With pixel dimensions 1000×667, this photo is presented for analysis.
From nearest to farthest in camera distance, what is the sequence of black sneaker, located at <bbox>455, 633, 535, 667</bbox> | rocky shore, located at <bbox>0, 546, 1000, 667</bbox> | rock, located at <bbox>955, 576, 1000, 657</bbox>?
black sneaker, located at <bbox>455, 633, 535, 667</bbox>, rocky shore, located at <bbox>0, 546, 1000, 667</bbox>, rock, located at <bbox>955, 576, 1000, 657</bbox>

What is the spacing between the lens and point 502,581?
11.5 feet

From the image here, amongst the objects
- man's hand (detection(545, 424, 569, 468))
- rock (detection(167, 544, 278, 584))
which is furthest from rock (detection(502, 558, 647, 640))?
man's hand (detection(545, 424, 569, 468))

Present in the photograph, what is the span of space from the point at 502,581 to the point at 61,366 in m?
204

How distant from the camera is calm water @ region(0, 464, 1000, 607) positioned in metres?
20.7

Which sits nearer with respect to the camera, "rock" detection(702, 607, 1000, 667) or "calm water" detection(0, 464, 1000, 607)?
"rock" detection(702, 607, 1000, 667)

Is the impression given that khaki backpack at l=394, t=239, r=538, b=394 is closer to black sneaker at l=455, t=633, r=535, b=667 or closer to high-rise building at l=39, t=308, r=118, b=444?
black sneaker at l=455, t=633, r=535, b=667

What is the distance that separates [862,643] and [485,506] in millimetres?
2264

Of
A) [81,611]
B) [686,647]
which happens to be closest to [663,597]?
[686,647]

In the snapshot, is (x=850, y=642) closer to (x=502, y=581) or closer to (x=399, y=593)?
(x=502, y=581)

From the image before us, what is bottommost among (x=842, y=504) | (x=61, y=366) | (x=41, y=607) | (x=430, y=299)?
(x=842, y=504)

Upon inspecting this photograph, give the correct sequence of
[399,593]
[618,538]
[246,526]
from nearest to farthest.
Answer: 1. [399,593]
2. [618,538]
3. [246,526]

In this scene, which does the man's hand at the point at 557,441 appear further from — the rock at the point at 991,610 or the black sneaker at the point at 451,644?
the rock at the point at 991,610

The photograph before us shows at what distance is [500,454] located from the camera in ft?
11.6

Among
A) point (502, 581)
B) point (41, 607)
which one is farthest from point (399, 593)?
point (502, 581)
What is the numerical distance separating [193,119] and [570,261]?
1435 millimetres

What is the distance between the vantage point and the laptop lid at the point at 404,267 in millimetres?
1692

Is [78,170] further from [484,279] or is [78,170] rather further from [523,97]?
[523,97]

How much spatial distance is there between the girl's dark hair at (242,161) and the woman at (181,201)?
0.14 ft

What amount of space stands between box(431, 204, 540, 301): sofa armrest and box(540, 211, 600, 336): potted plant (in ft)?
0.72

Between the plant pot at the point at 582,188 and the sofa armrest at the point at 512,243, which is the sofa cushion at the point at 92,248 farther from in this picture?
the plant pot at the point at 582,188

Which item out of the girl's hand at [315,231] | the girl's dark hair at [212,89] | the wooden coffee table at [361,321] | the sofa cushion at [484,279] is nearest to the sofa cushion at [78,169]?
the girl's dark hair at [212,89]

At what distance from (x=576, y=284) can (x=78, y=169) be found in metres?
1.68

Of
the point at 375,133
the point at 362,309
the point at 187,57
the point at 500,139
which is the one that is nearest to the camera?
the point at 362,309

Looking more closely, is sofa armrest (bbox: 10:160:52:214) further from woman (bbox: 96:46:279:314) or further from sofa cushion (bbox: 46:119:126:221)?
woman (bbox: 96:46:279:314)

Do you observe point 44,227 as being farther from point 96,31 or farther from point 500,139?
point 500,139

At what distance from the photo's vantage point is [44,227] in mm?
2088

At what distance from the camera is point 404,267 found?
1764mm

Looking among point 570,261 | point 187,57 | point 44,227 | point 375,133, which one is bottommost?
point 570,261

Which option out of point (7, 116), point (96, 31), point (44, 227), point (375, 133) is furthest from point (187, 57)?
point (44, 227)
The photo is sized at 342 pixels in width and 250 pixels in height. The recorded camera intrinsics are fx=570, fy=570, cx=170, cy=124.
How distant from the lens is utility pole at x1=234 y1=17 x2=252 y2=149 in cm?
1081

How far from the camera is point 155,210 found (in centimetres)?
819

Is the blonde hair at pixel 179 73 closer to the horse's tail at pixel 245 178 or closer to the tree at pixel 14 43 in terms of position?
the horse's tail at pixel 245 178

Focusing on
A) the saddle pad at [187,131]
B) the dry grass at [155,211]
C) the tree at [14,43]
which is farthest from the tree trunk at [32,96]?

__Aim__. Repeat only the lines running from the line that contains "The photo is" through the last line above, inclusive.

__Problem solution__.
The photo is sized at 342 pixels in width and 250 pixels in height. The recorded camera intrinsics are fx=570, fy=570, cx=170, cy=124.
How distant from the lens is utility pole at x1=234 y1=17 x2=252 y2=149 in cm?
1081

How far from the camera is point 155,210 found (in centimetres)?
819

Is the blonde hair at pixel 179 73 closer to the horse's tail at pixel 245 178 or closer to the tree at pixel 14 43 in terms of position?
the horse's tail at pixel 245 178

Focusing on
A) the saddle pad at [187,131]
B) the dry grass at [155,211]
C) the tree at [14,43]
which is farthest from the tree trunk at [32,96]?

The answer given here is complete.